# Physics explanation of charging time by increasing dielectric constant

I am having a problem understanding in physics of the relationship between charging time and dielectric constant of a parallel plate capacitor. I'd like about physics aspect not based on time constant. If dielectric constant increases then capacitance also increases and so the time constant RC. However, how would you explain it in physics?

With dialectic material between two plates of capacitors, the electric field is reduced. But how that affect the time constant?

• I will answer your question when I am at school. I will also try to talk to my physics teacher. Feb 2, 2016 at 4:39
• Try physics stack exchange. Feb 2, 2016 at 8:41

Capacitance of a parallel place capacitor is related to the dielectric constant, area, and distance between plates by a very simple equation:

$$C = \frac{\epsilon_r \epsilon_0 A}{d}$$

Where $C$ is capacitance, $A$ is plate area, and $d$ is the separation between plates. $\epsilon_0$ is the permittivity of free space and $\epsilon_r$ is the relative permittivity.

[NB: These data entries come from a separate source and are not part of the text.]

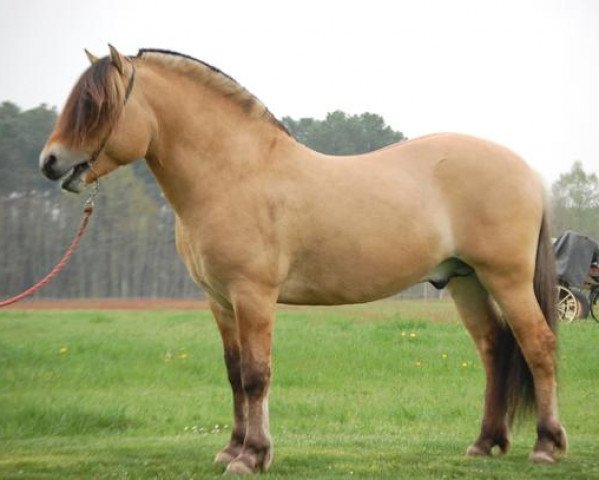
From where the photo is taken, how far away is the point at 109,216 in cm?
3028

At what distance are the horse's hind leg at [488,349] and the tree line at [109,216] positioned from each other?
1607 centimetres

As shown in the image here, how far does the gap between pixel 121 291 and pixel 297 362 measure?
73.4 ft

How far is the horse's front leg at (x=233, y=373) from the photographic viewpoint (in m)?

The voltage across a capacitor at any given instant is given by:

$$V = \frac{Q}{C}$$

Where $V$ is voltage, $Q$ is the charge on the plates, and $C$ is the capacitance.

So clearly as capacitance increases, the amount of charge required for a given voltage across the plates will also increase proportionally.

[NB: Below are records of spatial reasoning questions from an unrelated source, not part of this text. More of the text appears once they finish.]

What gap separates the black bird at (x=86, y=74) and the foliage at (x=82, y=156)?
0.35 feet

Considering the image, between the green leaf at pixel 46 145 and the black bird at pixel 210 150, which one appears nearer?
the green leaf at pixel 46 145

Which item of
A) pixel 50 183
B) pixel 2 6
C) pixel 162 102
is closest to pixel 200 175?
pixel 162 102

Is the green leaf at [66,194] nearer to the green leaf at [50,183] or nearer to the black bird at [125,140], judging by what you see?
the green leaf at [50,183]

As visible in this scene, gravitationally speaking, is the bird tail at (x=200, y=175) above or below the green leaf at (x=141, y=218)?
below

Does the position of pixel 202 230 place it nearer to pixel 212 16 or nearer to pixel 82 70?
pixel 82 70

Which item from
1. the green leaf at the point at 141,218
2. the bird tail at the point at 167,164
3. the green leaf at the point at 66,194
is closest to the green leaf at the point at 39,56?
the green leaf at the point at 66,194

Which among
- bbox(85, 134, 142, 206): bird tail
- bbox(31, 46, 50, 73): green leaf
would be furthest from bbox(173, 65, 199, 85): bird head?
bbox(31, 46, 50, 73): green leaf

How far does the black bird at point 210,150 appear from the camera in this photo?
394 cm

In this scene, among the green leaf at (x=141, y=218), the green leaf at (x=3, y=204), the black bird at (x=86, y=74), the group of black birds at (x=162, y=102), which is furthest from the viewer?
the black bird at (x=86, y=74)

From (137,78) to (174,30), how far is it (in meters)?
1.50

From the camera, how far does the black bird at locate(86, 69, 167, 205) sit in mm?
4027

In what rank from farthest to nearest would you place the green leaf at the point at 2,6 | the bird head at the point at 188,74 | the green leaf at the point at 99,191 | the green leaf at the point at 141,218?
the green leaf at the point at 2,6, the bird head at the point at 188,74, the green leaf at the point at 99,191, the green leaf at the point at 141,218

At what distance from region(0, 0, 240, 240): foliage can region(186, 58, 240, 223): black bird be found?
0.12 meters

If you require more charge, it will take longer to reach a given voltage if you have the same initial current - which in an R-C circuit is governed by the resistor. In essence at time $t=0$, if there is no charge on the capacitor, all of the voltage is across the resistor, so this sets the maximum current. As the capacitor charges, the voltage across the resistor will decrease (it increases over the capacitance), so current decreases (Ohms law).

Given that current is the rate of change of charge, then with the same limitation on current, it will take longer to charge the larger capacitor to a given voltage.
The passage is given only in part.